Em tempos em que eu ainda só me interessava por figuras, minha irmã mais velha lia para mim as fábulas que davam voz a animais e as parábolas que sempre traziam bons exemplos e valores.
Entre as clássicas aventuras que marcaram essa infância estava a do boneco de madeira Pinóquio. A criação de Carlo Collodi falava e andava exatamente como um menino de verdade e cujo maior desejo era o de tornar-se gente. Mas não podia mentir, senão seu nariz crescia. Tamanha injustiça com o boneco! Se todos fôssemos assim, tomar o Metrô em horário de rush seria cômico, porque trágico, já é. E circular pelos corredores do Congresso? Os monumentais focinhos comportariam um lençol estendido neles.

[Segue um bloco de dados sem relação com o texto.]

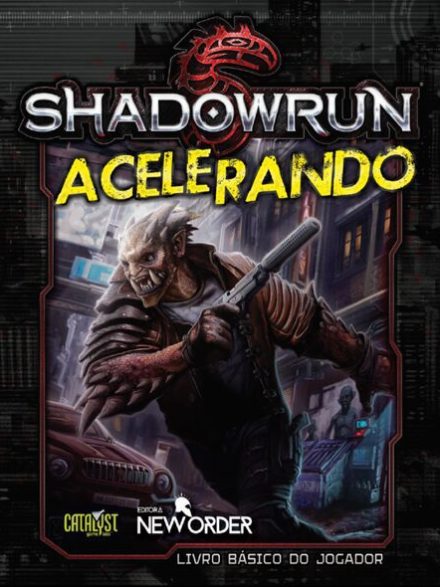 Acelerando - Shadowrun 5ª Edição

Ler para crianças é meio demodê, eu sei. Um boneco de madeira que fala pode não ser lá muito interessante para uma criança moderna. Mas, já que ela vai dormir, por que não colocar perto da cabeceira da sua cama um banquinho e dedicar-lhe uma leitura?
Caso não se tenha à mão um livro infantil, pode-se começar por um adulto mesmo. A Constituição seria excelente.
Talvez os seus preceitos causem no jovem ouvinte a mesma impressão de fantasia que a história de Pinóquio imprimiu nos pequenos de ontem. Tal qual a literatura infantil antiga, ela daria esplêndidas noções de humanidade e respeito às pessoas, artigo de luxo nos nossos pobres dias. De olhos fechados, eles vislumbrariam um mundo igualitário, um país governado pelos interesses mais nobres que um líder possa ter, repleto de escolas e hospitais, seguro e justo, respeitador de seu povo e seus orçamentos. Se não é o mundo em que as nossas crianças vivem, é certamente o mundo como ele deveria ser. O resultado disso? Sei não...
Pensando bem, sinto-me aliviado por não ser como Pinóquio. Se fosse, talvez meu pequeno audiente abrisse os olhinhos e visse em mim, antes que eu virasse a primeira página da Carta Magna, um nariz de um metro e meio.